JEAN-BAPTISTE-CAMILLE COROT
Paris 1796 - 1875 Ville d’Avray
Born into a Parisian merchant’s family, Jean-Baptiste-Camille Corot renounced his commercial heritage in order to pursue his vocation as a painter. Despite his family’s opposition, he received an allowance from his father that enabled him to study first with Michallon, and then with Bertin, both neo-classical landscape painters.
In 1825 Corot made his first visit to Italy. During the three years he spent there he painted many of his most spontaneous plein air masterpieces, remarkable for their fidelity to nature, a classical concern with form and the precise observation of tonal values. In 1834 and 1843, he made two more visits to Italy, painting in Rome, Florence and Venice.

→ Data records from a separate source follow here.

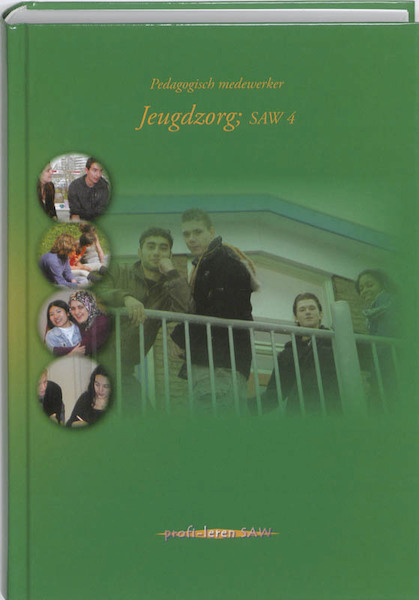 Jeugdzorg; SAW 4 - (ISBN 9789085241454)
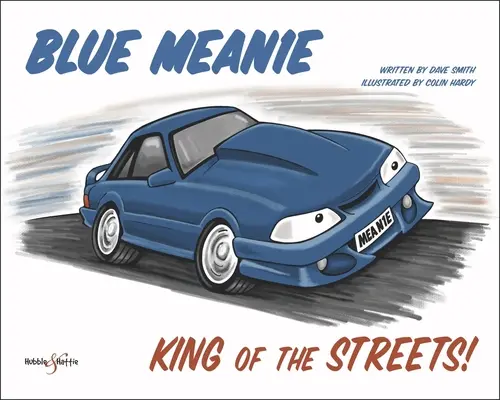 Blue Meanie: Kráľ ulíc! - Blue Meanie: King of the Streets!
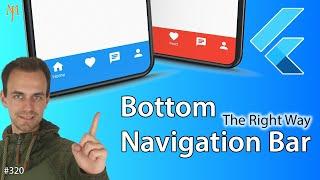 Flutter Tutorial - Bottom Navigation Bar | The Right Way | Without Routes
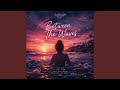 Between The Waves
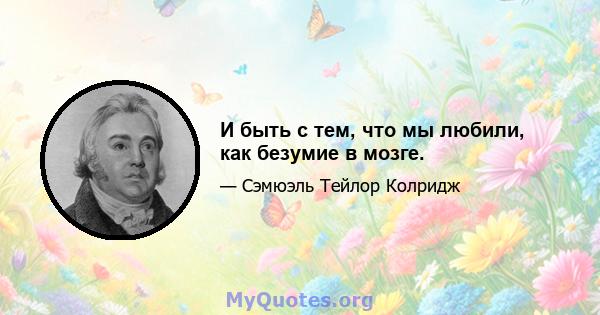 И быть с тем, что мы любили, как безумие в мозге.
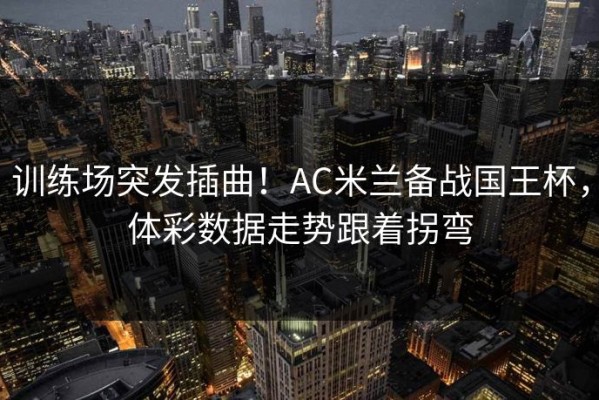 训练场突发插曲！AC米兰备战国王杯，体彩数据走势跟着拐弯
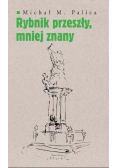 Rybnik przeszły mniej znany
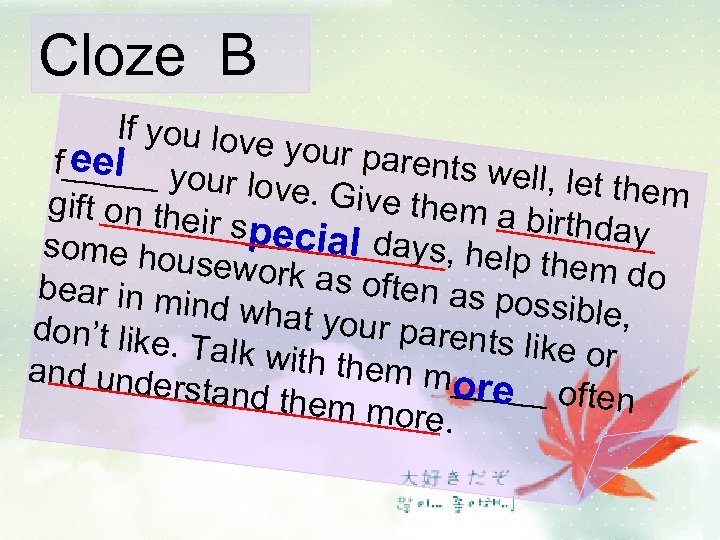 Cloze B If you love your pare eel__ yo f___ nts well, l ur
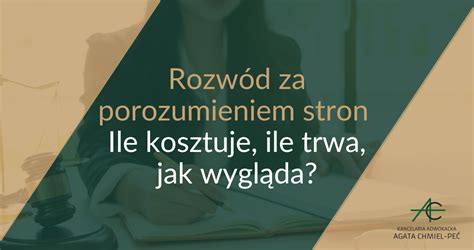 Rozwód za porozumieniem stron ile kosztuje ile trwa jak wygląda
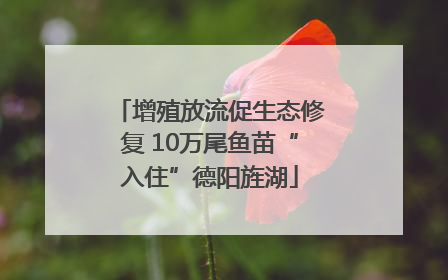 增殖放流促生态修复 10万尾鱼苗“入住”德阳旌湖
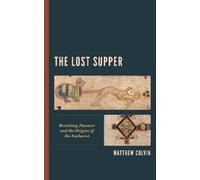 Matthew Colvin The Lost Supper (Tascabile)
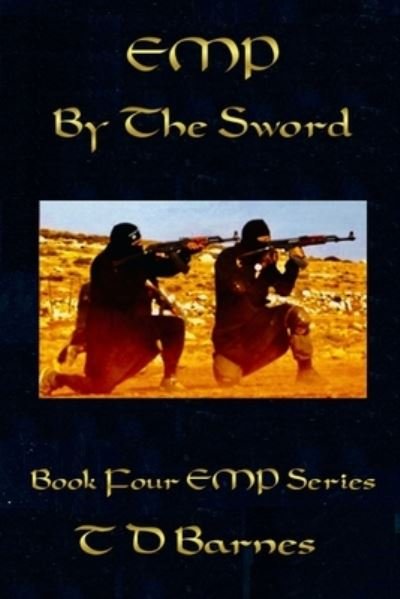 By The Sword - Td Barnes - Livres - Independently Published - 9781692150303 - 10 septembre 2019
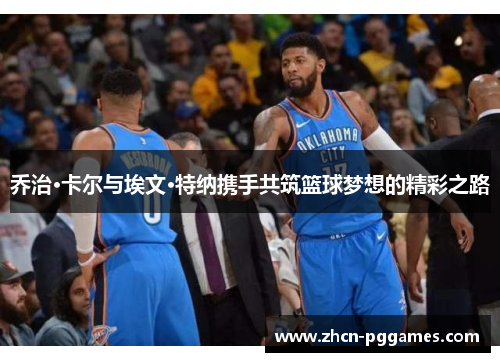 乔治·卡尔与埃文·特纳携手共筑篮球梦想的精彩之路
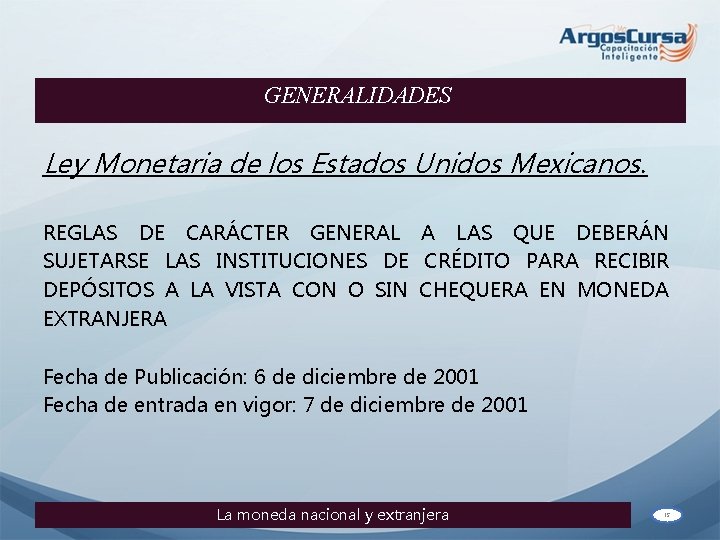 GENERALIDADES Ley Monetaria de los Estados Unidos Mexicanos. REGLAS DE CARÁCTER GENERAL A LAS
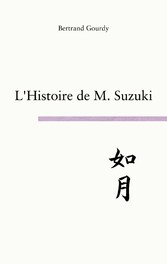 L&apos;histoire de M. Suzuki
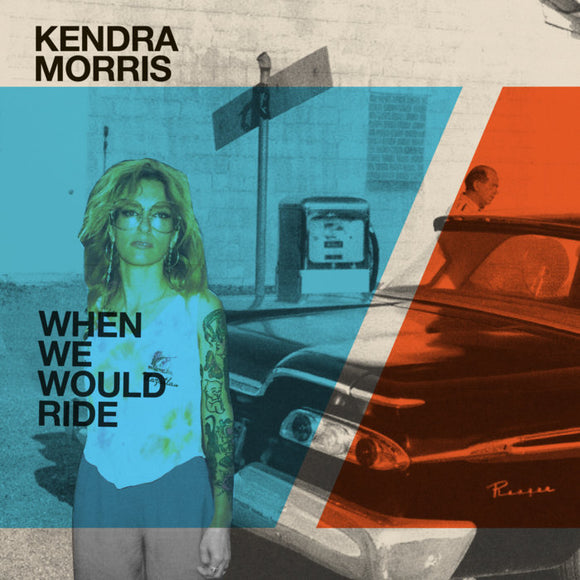 MORRIS, KENDRA & ERASERHOOD SOUND <BR><I> WHEN WE WOULD RIDE / CATCH THE SUN [Cloudy Clear Vinyl] 7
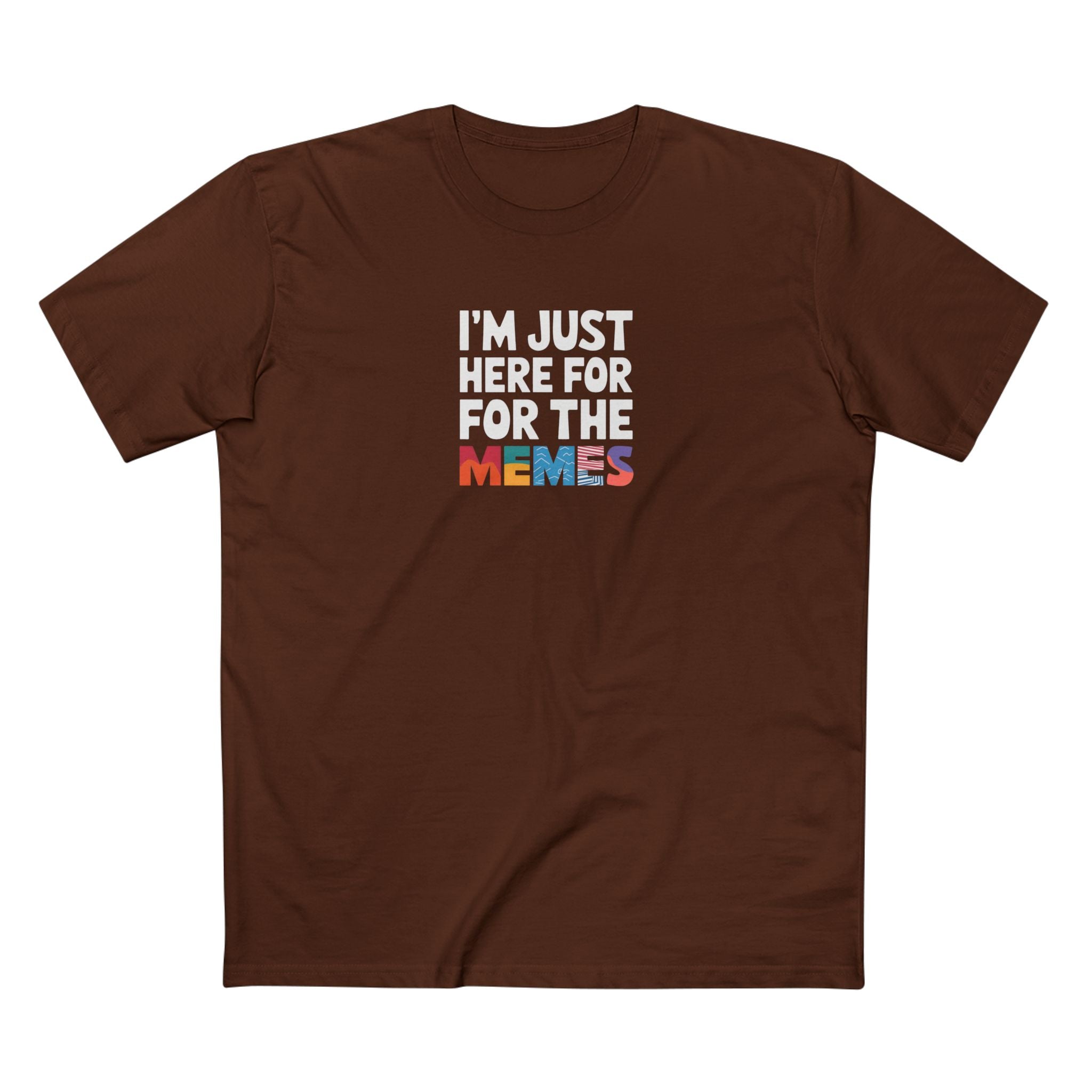 I'm Just Here for the Memes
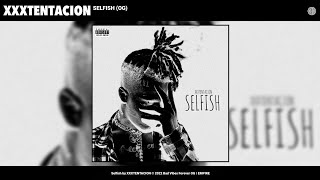 XXXTENTACION  Selfish OG Version Unreleased Concept Audio  Prod XYamber [upl. by Yle]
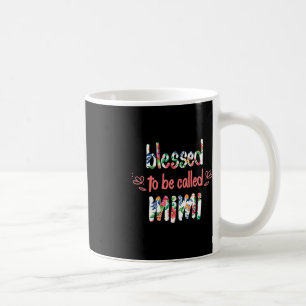 Blessed To Be Called Mimi Mother's Day Coffee Mug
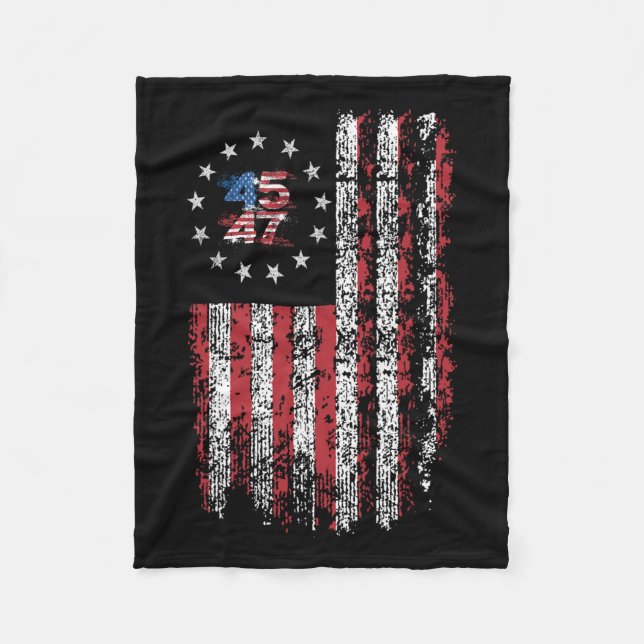 45 47 President 47 American Flag President Donald  Fleece Blanket (Front)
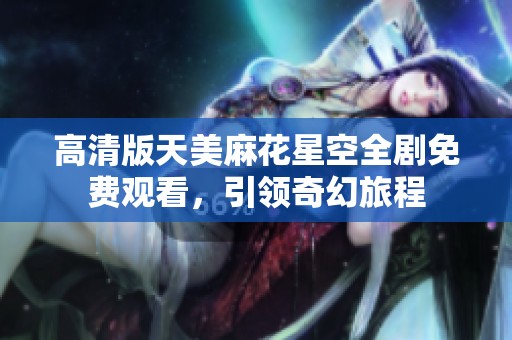 高清版天美麻花星空全剧免费观看，引领奇幻旅程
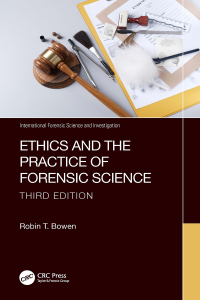 Cover image: Ethics and the Practice of Forensic Science 3rd edition 9781032451466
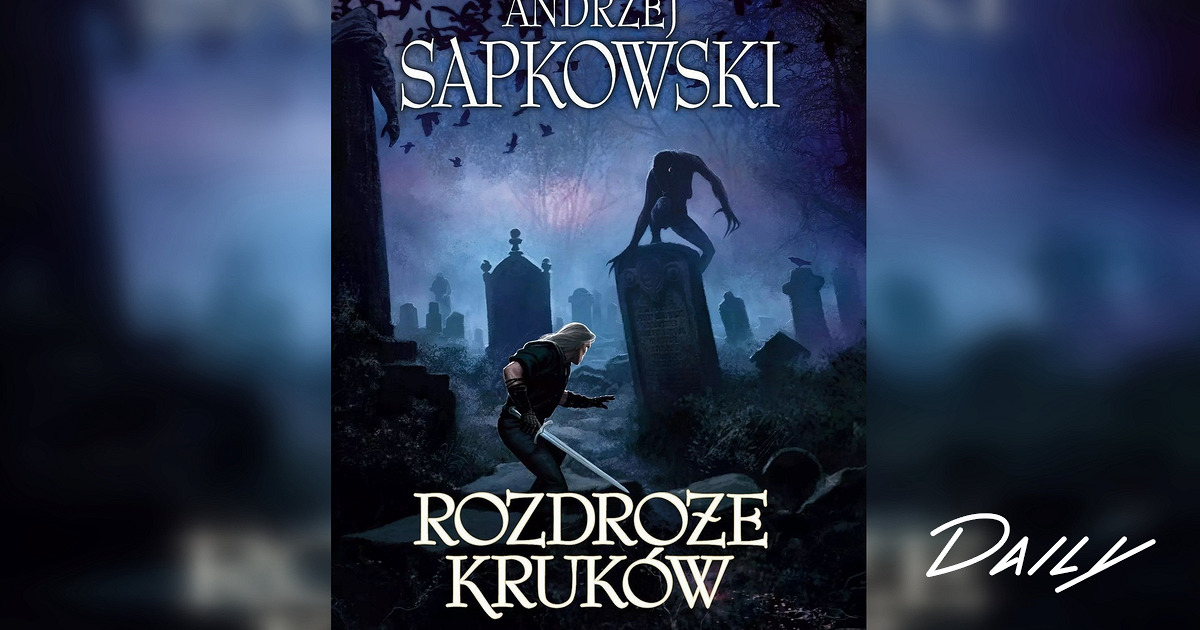 Книга «Ведьмак: Перекресток воронов» Анджея Сапковского вышла в Польше ...
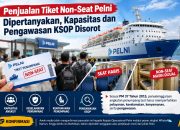 Penjualan Tiket Non-Seat Pelni Dipertanyakan, Kapasitas dan Pengawasan KSOP Disorot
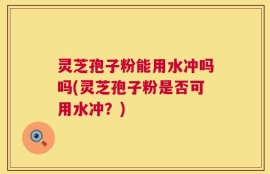 灵芝孢子粉能用水冲吗吗(灵芝孢子粉是否可用水冲？)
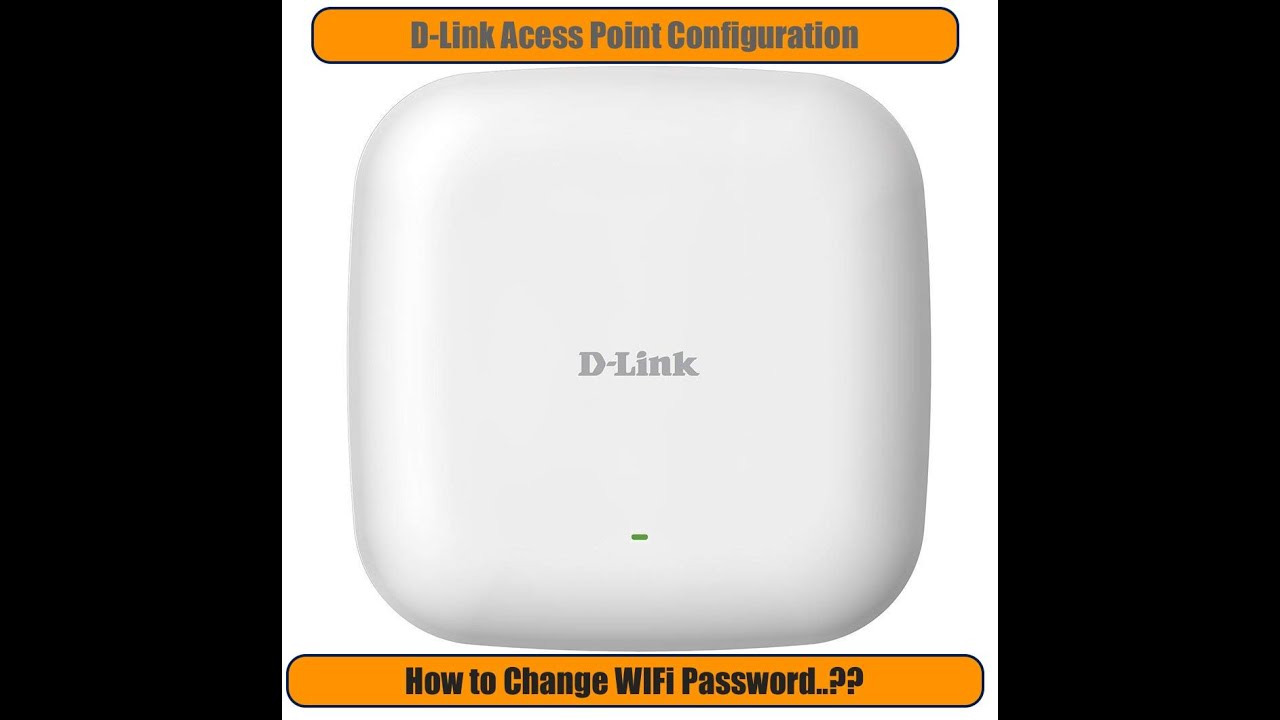 Complete Guide to D-Link Access Point Configuration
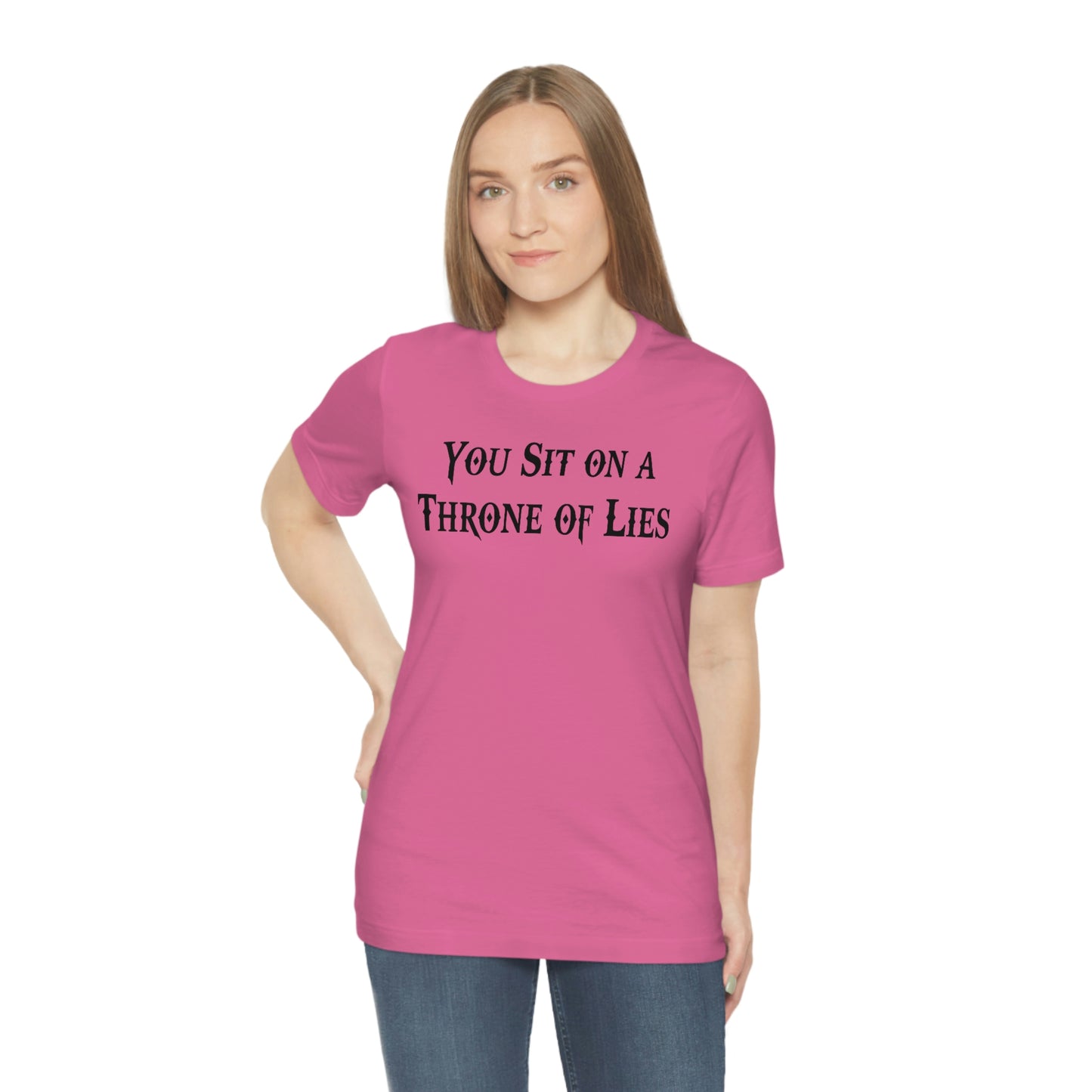 You Sit on A Throne of Lies Black Font Unisex Jersey Short Sleeve Tee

Corot also painted more academic and finished works which he considered more suitable for the Paris Salon, where he exhibited from 1827. He received a second-class medal at the Salon in 1833 and was awarded the Légion d’Honneur in 1846. During the 1830s, Corot was influenced by Dutch seventeenth century artists, especially Jacob van Ruisdael. Apart from this Dutch phase, however, his paintings tended to convey a more idealised concept of nature, expressed in a Claudian vein, which often included literary, allegorical or mythological subjects.
Corot travelled extensively throughout France, painting along the Channel coast and in Fontainebleau. His most cherished spot was at Ville d’Avray near Versailles, where his parents had purchased a villa amidst a landscape that was of particular aesthetic appeal. He visited Holland in 1854 and England in 1862.
Corot’s increasingly idealised concept of landscape resulted in the all-pervasive lyricism that characterised his late work. He entitled these paintings souvenirs, which were essentially nostalgic distillations of his visual experience, admired for their delicate, dreamlike quality. In 1856 Corot wrote: ‘Beauty in art consists of a truthfulness in the impression we have received from an aspect of nature... the real is one part of art; the sentiment completes it’. It was the diaphanous, twilight effects of his paintings that epitomized such sentiment and greatly appealed to the prevalent neo-Rococo taste.
From the late 1840s, Corot became acquainted with the Barbizon painters, particularly Daubigny, Millet and Rousseau, with whom he painted and studied the new art of photography. His interest in naturalism and an unerring fidelity to his own personal vision earned him the esteem of many younger artists, including Harpignies, Lépine and Pissarro; it was they who named him with reverence Père Corot.